On his menu is Sankaya, or steamed pumpkin with golden strands, a dessert featuring egg coconut custard with noodles on the top. “It’s straightforward, you see it in the markets and you see it in regal traditions as well,” says Thompson.

A long time resident of Thailand, one of his favourite Thai desserts is mango sticky rice. “It’s like those modern classic dishes, which when executed well, you can understand why it has stood the test of time, because they are simply so good,” he says.
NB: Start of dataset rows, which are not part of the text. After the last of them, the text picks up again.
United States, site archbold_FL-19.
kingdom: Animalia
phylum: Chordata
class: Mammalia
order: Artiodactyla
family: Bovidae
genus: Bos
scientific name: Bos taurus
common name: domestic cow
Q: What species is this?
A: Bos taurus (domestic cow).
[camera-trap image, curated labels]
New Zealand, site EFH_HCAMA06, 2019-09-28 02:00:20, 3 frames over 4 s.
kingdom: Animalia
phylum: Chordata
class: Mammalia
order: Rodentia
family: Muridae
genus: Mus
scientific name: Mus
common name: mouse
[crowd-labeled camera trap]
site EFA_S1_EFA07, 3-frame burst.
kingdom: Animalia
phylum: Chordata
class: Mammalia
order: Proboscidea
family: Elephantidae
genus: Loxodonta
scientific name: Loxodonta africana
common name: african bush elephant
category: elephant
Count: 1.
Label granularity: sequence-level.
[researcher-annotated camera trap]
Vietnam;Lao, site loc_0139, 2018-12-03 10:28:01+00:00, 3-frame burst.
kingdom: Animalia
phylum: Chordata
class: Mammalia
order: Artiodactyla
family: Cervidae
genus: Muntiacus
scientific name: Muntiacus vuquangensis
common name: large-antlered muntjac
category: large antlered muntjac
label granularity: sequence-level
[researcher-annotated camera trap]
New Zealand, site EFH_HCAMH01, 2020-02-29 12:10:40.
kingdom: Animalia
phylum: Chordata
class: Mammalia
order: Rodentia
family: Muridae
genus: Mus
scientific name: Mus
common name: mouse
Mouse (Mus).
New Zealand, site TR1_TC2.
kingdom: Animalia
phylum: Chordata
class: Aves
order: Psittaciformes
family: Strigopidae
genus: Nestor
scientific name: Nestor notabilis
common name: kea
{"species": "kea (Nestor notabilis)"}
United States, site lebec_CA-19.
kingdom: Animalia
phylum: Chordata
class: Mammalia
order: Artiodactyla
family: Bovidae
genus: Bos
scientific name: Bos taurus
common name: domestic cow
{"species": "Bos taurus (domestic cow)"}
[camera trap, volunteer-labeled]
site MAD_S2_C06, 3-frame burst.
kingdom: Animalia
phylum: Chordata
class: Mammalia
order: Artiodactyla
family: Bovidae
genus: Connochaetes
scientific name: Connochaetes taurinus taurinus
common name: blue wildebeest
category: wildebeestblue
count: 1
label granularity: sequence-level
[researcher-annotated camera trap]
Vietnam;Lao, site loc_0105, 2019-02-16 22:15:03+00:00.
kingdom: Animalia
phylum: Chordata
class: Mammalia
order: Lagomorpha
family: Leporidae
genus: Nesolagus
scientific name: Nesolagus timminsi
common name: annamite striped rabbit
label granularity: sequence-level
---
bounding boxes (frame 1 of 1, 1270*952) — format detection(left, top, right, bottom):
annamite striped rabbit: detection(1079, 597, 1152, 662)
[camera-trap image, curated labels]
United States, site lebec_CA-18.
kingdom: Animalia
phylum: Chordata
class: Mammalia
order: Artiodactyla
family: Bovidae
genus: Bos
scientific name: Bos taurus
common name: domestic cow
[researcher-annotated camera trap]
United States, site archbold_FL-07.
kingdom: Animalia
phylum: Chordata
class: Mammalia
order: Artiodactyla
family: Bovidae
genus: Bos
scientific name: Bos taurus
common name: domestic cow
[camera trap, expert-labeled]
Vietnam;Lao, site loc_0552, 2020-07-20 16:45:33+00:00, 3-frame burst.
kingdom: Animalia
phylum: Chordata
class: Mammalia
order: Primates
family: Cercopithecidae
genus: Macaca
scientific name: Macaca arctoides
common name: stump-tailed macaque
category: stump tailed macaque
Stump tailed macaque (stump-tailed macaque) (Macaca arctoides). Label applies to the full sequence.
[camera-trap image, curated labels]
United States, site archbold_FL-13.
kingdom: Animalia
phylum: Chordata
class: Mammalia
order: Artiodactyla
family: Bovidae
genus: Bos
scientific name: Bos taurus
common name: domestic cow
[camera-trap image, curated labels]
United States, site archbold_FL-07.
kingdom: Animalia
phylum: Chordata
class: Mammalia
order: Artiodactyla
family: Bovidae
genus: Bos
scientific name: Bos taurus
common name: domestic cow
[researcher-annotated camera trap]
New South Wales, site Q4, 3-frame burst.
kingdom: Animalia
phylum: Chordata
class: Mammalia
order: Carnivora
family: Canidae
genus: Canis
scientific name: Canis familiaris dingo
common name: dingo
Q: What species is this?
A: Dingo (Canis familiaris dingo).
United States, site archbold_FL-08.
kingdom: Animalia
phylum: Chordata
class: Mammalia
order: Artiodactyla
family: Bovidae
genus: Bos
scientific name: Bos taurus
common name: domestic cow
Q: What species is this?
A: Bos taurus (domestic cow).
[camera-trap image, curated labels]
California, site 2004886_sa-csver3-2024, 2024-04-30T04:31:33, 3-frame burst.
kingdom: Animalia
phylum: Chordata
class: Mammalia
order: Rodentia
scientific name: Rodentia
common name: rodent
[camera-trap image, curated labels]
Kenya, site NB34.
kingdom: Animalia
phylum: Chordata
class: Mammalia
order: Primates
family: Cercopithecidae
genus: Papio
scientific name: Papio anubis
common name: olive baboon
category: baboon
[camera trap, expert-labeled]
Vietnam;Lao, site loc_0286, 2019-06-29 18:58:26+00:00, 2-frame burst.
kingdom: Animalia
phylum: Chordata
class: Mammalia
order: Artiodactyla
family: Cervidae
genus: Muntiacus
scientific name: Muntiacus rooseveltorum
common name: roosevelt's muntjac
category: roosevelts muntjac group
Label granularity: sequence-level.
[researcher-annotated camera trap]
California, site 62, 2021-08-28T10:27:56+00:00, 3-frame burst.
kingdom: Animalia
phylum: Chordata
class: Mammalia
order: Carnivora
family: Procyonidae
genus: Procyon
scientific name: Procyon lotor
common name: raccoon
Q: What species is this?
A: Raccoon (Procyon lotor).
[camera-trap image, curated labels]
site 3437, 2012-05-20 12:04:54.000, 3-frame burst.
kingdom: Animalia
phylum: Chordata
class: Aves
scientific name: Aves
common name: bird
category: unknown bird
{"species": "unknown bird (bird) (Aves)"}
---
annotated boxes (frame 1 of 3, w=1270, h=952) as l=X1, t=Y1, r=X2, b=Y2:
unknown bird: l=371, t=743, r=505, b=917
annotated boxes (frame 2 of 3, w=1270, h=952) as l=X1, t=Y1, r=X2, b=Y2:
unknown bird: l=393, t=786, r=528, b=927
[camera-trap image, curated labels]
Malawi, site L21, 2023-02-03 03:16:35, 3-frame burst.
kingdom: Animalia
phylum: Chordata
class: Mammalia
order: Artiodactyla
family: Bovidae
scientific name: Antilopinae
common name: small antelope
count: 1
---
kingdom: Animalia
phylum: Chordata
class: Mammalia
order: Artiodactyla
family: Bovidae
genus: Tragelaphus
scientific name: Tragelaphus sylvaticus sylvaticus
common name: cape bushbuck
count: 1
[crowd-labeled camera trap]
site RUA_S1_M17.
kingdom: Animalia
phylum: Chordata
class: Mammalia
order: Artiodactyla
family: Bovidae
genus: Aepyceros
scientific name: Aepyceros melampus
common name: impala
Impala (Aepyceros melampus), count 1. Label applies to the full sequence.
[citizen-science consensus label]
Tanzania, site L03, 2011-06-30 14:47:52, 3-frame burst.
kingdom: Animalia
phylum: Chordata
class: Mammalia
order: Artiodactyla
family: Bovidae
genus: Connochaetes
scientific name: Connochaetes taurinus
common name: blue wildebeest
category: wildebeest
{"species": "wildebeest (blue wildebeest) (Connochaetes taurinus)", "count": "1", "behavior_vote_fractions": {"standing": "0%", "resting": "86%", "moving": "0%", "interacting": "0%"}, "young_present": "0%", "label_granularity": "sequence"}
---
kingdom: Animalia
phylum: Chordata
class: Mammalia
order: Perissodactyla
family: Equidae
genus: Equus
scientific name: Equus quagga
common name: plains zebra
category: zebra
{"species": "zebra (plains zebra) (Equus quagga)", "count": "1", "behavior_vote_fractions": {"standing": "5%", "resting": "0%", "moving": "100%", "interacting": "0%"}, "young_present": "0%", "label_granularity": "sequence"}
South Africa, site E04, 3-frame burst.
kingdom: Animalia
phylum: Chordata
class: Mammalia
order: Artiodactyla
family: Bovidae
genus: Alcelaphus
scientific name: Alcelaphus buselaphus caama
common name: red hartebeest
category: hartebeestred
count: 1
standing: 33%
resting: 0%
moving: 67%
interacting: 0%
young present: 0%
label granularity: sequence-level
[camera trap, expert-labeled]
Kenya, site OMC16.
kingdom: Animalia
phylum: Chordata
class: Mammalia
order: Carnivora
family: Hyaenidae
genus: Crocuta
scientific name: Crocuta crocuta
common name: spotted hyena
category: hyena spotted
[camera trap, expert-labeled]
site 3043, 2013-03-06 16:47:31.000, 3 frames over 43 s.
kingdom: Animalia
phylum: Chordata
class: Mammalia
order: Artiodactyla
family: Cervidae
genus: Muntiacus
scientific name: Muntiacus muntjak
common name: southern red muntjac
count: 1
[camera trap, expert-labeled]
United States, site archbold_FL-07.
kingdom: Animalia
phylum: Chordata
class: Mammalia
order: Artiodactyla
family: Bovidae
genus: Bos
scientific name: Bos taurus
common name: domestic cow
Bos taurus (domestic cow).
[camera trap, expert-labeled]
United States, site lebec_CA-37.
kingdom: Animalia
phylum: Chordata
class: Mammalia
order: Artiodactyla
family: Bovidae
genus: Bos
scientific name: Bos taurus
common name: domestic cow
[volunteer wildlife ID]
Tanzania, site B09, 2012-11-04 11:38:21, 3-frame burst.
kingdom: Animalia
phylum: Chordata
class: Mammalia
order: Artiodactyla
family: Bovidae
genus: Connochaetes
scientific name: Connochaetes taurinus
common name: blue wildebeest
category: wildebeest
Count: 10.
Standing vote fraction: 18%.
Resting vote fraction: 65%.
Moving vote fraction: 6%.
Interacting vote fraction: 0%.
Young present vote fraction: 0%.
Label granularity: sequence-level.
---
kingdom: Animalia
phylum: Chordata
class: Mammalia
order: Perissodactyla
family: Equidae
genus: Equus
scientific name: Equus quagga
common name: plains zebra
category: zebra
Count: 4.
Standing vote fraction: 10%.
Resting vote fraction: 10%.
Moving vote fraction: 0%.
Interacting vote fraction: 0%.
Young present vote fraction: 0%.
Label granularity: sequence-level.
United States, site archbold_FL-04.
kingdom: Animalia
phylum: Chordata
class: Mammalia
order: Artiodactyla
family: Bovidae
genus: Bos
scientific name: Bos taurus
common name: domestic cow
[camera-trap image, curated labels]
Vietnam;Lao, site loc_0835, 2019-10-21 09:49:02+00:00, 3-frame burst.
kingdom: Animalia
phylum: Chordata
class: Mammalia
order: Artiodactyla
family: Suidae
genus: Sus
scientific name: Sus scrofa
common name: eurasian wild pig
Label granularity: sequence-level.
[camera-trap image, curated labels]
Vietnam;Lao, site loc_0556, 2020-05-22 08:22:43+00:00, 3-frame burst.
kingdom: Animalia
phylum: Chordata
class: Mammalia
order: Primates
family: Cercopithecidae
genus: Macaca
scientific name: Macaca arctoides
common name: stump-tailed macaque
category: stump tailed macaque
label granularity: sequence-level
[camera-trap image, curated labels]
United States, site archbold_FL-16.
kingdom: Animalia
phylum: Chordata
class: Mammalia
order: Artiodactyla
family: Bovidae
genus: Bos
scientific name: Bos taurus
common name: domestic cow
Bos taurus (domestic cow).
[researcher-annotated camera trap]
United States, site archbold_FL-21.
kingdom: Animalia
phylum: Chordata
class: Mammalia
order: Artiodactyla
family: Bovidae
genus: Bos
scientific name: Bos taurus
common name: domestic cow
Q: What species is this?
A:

One Thai eatery that make mango sticky rice well is Chachawan. “It’s a nostalgic sweet dish that’s mostly seen as a central Thai dessert, but is also popular in the north, which is why it features on our Isaan-focused menu at Chachawan” says Narisara Somboon, senior sous chef at Chachawan. “Thai sticky rice is cooked gently with sugar, rice flour, coconut milk and a touch of salt – it’s close to what some might call rice pudding, but with more of a gelatinous nature. It’s topped with fresh yellow mango from Thailand.”

The dish is possibly the most popular Thai dessert the world over, and it is also Narisara’s favourite. “I do have a very sweet tooth, which is probably why this is my favourite,” he says. “It’s nostalgic. I ate it a lot as a child growing up in Prachinburi.”